◆ **Texto**:
El gran movimiento hacia la tierra

No todo es ruido de la ciudad, no todo es ritmo trepidante o bocinas de autos o bullicio en los edificios o gente que trabaja o marañas de cables trepadas a los postes de luz. En la película El gran movimiento (2022) del director boliviano Kiro Russo hay también un primer plano delicado e íntimo, cercano: las manos sucias de un hombre solo en un bosque que arma un pequeño atado de hierbas pequeñas, ramas chicas con hojas y florecillas, unas retamas; pequeñas perlas amarillas. Las recoge, las reúne recitando, con una voz grave, una letanía de brujo. Profetizando la destrucción de la ciudad, su ruido, su ritmo, su bullicio, su gente trabajando.

◆ **Consigna**: Resume en dos oraciones el texto sobre la película El gran movimiento. Estas líneas proceden de una fuente distinta a la del texto.

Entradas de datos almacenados
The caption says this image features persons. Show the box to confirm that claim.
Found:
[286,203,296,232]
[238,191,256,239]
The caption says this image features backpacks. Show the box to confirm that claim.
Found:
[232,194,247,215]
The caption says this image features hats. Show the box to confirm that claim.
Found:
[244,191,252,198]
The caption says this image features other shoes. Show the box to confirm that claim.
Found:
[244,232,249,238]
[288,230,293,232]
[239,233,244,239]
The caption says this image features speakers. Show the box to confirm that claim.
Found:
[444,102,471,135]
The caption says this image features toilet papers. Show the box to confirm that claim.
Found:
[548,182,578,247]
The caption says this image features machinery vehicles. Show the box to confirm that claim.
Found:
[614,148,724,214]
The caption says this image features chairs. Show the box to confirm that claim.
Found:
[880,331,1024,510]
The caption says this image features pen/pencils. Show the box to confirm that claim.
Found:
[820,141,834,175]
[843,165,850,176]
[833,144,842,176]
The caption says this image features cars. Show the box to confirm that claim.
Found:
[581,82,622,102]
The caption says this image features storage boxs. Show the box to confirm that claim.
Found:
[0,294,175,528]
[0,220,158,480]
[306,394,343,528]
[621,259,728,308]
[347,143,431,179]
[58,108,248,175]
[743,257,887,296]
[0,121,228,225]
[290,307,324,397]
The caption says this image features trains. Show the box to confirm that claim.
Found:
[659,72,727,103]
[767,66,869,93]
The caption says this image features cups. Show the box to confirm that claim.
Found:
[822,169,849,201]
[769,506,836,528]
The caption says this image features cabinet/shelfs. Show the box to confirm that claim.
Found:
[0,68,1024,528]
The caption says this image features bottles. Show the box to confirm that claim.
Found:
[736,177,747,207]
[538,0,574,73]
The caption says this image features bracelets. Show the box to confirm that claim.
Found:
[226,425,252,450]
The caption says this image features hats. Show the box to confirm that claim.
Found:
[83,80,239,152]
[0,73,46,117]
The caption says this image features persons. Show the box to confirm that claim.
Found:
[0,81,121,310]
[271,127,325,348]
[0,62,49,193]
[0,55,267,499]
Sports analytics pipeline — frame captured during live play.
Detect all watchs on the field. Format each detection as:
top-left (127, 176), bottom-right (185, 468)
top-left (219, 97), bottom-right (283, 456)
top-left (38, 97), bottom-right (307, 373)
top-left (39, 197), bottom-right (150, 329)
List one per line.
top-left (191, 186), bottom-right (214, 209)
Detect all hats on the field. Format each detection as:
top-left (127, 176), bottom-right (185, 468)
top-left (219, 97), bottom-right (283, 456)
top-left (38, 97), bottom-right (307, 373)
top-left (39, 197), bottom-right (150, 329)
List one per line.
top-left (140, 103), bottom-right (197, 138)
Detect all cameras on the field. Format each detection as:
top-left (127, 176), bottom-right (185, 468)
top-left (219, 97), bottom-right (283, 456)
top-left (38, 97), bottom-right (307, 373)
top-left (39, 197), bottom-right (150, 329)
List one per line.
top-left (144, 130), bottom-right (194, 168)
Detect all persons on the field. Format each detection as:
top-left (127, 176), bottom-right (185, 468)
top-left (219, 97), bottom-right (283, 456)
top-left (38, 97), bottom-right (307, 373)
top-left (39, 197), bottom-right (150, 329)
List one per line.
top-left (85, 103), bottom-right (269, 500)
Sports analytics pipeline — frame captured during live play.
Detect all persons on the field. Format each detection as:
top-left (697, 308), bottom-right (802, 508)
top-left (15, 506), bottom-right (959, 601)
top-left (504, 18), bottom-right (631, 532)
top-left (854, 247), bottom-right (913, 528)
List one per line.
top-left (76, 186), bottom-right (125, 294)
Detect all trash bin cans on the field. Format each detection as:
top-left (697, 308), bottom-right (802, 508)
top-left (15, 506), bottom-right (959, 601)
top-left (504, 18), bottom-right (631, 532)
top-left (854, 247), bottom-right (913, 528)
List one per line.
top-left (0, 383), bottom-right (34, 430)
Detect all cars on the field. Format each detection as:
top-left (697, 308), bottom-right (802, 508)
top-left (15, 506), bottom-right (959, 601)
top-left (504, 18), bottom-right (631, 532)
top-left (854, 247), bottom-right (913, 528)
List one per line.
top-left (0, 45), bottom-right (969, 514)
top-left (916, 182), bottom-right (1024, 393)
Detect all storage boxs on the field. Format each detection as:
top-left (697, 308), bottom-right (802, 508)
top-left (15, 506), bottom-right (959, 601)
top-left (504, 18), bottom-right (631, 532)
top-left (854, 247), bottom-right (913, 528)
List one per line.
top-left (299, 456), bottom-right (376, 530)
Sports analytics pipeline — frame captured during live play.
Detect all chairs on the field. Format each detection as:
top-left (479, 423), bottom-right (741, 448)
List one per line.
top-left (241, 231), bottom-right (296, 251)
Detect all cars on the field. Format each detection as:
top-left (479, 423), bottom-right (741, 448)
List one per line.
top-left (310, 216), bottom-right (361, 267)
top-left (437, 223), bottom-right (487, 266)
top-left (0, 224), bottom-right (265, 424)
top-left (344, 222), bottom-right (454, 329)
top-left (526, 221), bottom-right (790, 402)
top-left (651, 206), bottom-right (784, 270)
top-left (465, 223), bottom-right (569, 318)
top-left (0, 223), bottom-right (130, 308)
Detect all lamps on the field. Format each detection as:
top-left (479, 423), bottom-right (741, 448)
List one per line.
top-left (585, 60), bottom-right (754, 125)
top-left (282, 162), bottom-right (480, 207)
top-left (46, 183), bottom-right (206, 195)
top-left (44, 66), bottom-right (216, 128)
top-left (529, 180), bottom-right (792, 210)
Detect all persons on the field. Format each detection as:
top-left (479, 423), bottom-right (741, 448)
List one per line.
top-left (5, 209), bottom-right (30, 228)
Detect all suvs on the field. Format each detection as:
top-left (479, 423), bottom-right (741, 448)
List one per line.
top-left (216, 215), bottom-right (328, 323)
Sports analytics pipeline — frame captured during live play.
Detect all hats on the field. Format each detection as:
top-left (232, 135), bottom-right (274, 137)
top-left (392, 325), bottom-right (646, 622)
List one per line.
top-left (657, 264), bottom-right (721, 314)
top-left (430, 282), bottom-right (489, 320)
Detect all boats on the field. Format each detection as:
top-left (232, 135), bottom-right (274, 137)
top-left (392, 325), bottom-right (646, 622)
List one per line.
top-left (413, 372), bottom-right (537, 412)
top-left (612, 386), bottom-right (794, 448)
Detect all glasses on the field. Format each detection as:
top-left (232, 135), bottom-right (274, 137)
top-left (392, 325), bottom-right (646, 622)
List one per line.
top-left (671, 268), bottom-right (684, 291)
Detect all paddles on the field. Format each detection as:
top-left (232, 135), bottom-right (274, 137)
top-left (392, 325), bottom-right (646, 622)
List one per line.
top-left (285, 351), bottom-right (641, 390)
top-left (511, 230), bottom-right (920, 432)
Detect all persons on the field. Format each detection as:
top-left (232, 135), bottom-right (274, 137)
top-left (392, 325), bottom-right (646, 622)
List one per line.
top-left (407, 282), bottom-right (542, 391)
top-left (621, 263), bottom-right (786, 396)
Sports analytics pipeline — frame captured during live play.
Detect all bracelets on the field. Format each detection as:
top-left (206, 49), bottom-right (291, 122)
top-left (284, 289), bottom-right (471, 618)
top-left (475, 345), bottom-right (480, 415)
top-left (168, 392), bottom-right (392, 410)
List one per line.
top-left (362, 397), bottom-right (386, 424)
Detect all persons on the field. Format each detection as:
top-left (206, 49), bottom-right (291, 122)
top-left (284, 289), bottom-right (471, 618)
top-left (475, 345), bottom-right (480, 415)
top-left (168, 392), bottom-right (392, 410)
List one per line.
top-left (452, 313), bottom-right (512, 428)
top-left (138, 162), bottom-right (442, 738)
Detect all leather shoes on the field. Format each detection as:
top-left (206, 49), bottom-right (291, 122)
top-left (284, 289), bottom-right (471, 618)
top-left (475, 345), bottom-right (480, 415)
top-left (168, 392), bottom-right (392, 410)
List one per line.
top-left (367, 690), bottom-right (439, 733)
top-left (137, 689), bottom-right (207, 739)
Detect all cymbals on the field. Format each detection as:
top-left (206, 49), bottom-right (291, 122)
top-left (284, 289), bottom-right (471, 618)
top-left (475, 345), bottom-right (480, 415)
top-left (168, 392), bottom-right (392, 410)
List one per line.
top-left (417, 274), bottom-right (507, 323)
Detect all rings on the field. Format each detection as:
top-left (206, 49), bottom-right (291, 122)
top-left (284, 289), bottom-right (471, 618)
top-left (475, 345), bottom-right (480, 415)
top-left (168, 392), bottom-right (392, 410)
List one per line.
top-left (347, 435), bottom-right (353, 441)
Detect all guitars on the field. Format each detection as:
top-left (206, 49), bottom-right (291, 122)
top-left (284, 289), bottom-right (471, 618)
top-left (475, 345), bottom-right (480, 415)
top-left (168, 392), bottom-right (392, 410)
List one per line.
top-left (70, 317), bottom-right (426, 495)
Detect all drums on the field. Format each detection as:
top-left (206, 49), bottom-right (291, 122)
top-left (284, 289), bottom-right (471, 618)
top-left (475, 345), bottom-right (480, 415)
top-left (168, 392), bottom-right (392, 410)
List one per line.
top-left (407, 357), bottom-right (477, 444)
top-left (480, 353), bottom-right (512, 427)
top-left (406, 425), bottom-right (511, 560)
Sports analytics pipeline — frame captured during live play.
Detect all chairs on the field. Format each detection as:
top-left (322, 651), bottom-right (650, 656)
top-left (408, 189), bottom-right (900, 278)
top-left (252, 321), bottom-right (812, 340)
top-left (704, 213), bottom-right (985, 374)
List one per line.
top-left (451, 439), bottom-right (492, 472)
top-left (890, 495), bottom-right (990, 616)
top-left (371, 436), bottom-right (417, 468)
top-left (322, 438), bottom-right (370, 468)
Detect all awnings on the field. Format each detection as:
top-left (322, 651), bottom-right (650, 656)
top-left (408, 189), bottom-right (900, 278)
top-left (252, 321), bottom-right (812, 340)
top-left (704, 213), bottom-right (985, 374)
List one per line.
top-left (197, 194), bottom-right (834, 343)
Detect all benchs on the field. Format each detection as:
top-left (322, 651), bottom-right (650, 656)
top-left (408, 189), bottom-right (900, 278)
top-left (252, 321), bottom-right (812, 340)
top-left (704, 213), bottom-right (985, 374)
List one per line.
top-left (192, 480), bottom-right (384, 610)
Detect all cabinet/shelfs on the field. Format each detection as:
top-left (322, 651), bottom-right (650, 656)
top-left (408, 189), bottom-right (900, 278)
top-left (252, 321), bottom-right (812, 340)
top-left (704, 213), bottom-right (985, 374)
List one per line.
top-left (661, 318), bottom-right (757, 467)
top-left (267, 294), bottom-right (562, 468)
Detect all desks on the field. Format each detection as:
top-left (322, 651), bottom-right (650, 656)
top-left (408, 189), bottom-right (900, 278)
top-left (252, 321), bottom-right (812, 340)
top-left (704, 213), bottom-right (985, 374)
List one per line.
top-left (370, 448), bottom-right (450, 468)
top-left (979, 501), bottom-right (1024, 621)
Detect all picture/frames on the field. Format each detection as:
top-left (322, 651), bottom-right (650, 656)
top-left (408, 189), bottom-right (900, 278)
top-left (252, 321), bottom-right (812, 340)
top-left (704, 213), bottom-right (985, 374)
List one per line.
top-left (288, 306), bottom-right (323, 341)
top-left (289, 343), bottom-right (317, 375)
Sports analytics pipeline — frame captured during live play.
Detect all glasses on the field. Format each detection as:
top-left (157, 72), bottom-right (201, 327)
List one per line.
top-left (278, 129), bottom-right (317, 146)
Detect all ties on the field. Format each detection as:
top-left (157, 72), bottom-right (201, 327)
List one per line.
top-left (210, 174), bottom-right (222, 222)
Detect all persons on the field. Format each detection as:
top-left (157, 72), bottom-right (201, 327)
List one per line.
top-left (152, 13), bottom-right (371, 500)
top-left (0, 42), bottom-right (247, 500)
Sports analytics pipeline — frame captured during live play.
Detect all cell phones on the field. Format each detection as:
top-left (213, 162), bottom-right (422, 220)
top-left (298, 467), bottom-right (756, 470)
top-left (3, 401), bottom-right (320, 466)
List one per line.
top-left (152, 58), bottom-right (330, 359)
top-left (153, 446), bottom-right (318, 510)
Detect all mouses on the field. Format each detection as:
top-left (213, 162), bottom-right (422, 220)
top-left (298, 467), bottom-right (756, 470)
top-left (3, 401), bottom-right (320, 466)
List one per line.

◆ **Respuesta escrita**: La película El gran movimiento (2022), del director boliviano Kiro Russo, no muestra solo el ruido y el ritmo de la ciudad, sino también un primer plano íntimo de las manos sucias de un hombre solo en un bosque que arma un pequeño atado de hierbas, ramas y retamas. El hombre las recoge recitando con voz grave una letanía de brujo en la que profetiza la destrucción de la ciudad.